New research suggests that the quality of sleep experienced by women during menopause, rather than just its duration, may affect their risk of heart disease and stroke.
The study found that peri- and postmenopausal women who had various sleep disturbances showed worse cardiovascular health measures compared to their premenopausal counterparts.
These findings emphasize the importance of addressing sleep problems during menopause as a potential risk factor for heart disease and stroke.
Dr. Brooke Aggarwal, the study’s lead investigator, stressed the significance of monitoring sleep habits during menopause and discussing sleep disturbances with healthcare providers.
Studies have shown that approximately half of women going through menopause report sleep problems, including difficulty staying asleep or waking up early. The risk of sleep apnea, often related to hormonal changes and weight gain, also rises during menopause.
Poor sleep and insufficient sleep have been linked to an increased risk of heart disease and stroke. The American Heart Association (AHA) recommends that adults get seven to nine hours of sleep per night as one of eight key measures of cardiovascular health.

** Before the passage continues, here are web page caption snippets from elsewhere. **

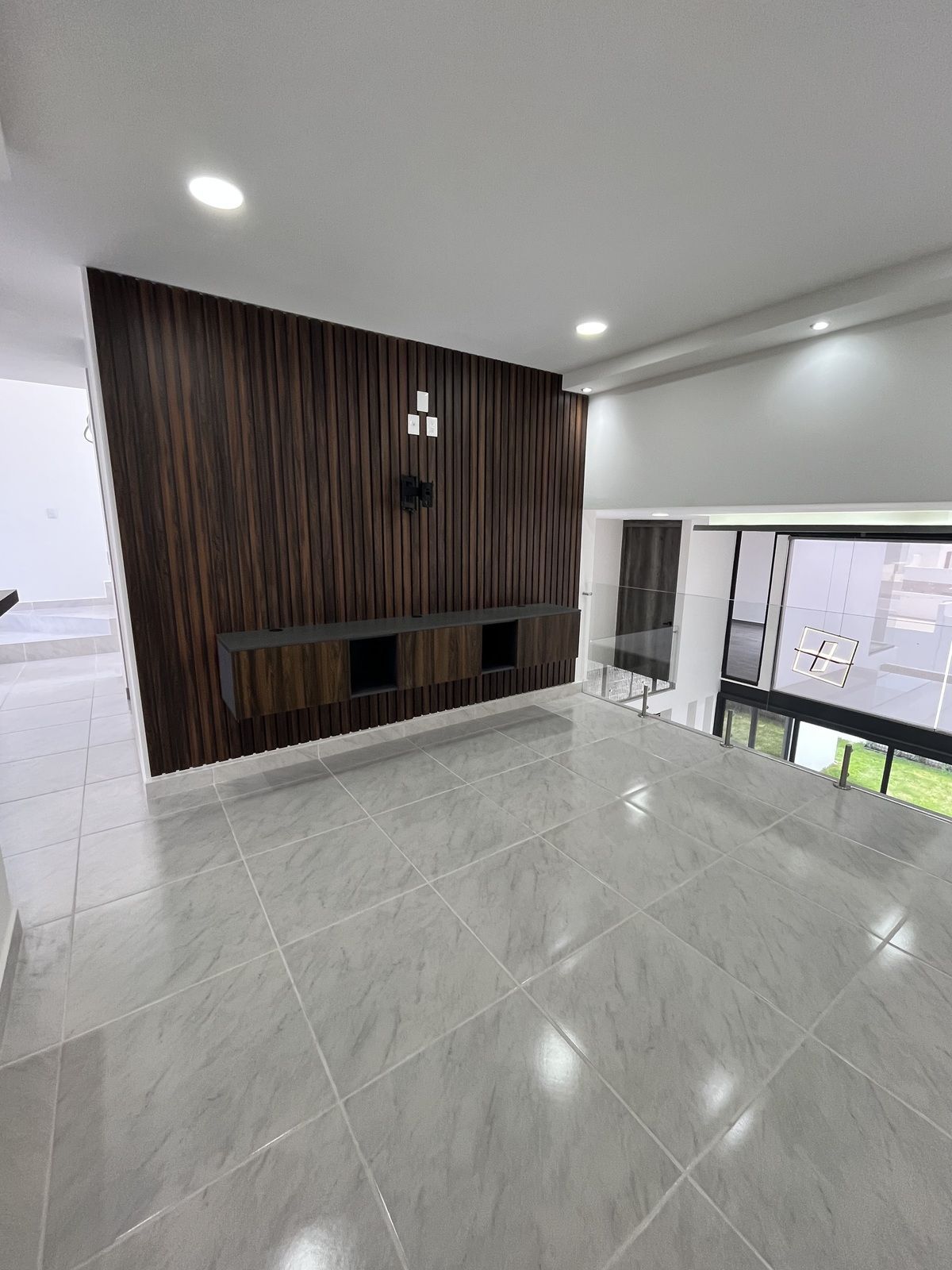 Casa en Zibatá, El Marqués, foto 28 de 36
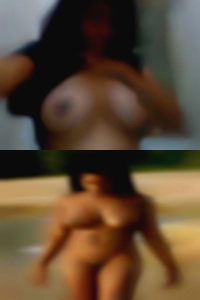I love board sexy women looking games.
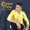 CRISTIANO NEVES - PENCE ANTES DE PARTE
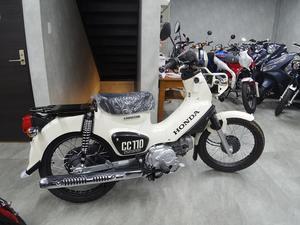 ホンダ パーツカタログ一般公開 バイクの横輪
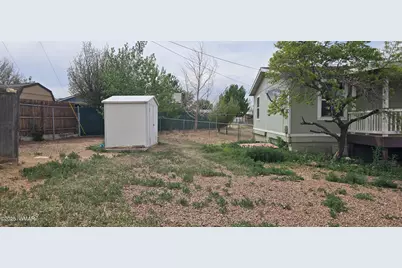 305 W Vista Drive, Taylor, AZ 85939 - Photo 10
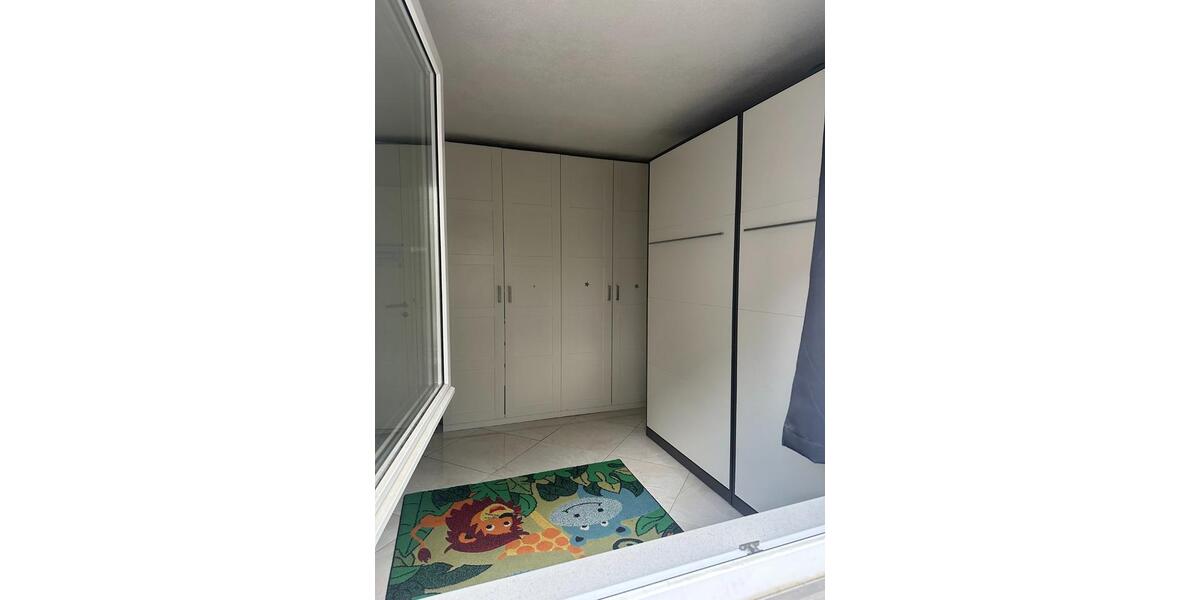 Mehrfamilienhaus, Wohnhaus Grafenau - 4 Zimmer, 111 m&sup2;, 439.000&euro; | Angebot:24840582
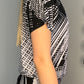 PRINT TOP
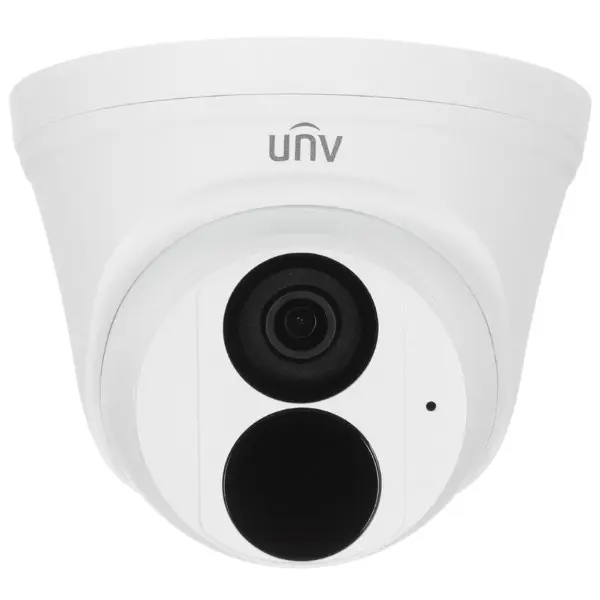 Uniview IPC3614LB-AF28K-A2 IP novērošanas kamera, 4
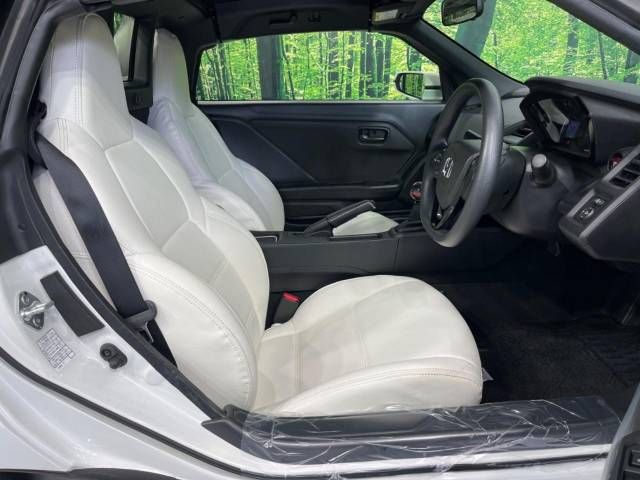 Honda S660 2018-07 182201-10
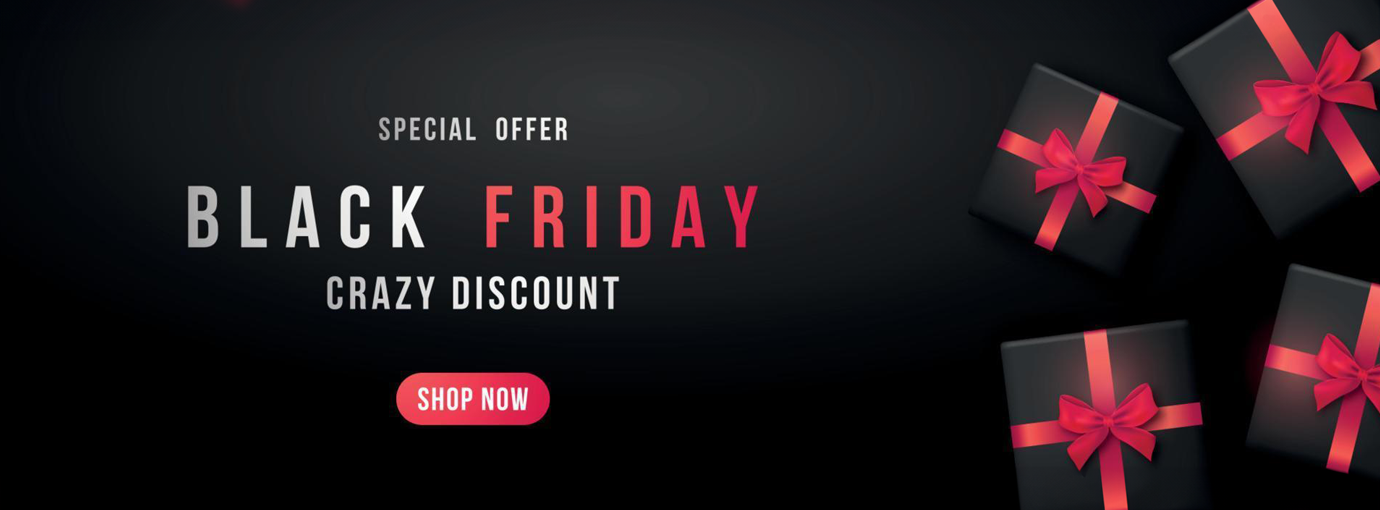 Knives Discount Store 1 Knives Discount Store -Knives Discount Store 58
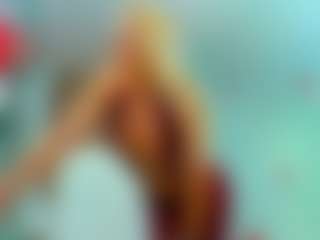 Allie's Live Sex Cam Show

In the study, researchers explored whether aspects of sleep, beyond its duration, were linked to cardiovascular health risks, including adherence to the AHA’s Life’s Essential 8 (LE8) components, which include not smoking, maintaining a healthy weight, staying physically active, eating a healthy diet, and managing blood pressure, blood glucose, and cholesterol levels.
The analysis involved data from 291 women aged 45 to 55 enrolled in a weight study as part of the AHA’s Research Goes Red initiative.
Key findings included:
- Poor sleep quality was associated with three times higher risks of poor overall cardiovascular health scores and low scores in the diet component.
- Women who were “night owls” and at high risk for sleep apnea had a threefold higher risk of poor overall cardiovascular health scores.
- Sleep apnea risk was linked to poor scores for blood pressure, blood glucose, and weight.
- Insomnia was associated with poor scores for weight.
Dr. Michael Grandner, a sleep specialist, emphasized the importance of addressing sleep problems, as they could impact heart health. Women should consult healthcare professionals or sleep specialists to identify and treat sleep problems.
Good sleep practices, such as creating a sleep-friendly environment and reducing stress, caffeine, nicotine, and alcohol, can be beneficial. Cognitive behavioral therapy or medication may help with severe sleep problems, and sleep apnea can be managed through lifestyle changes or medical devices.
Addressing sleep problems during menopause can be a critical step in preventing cardiovascular disease, as menopause is a window of opportunity for cardiovascular risk reduction in women.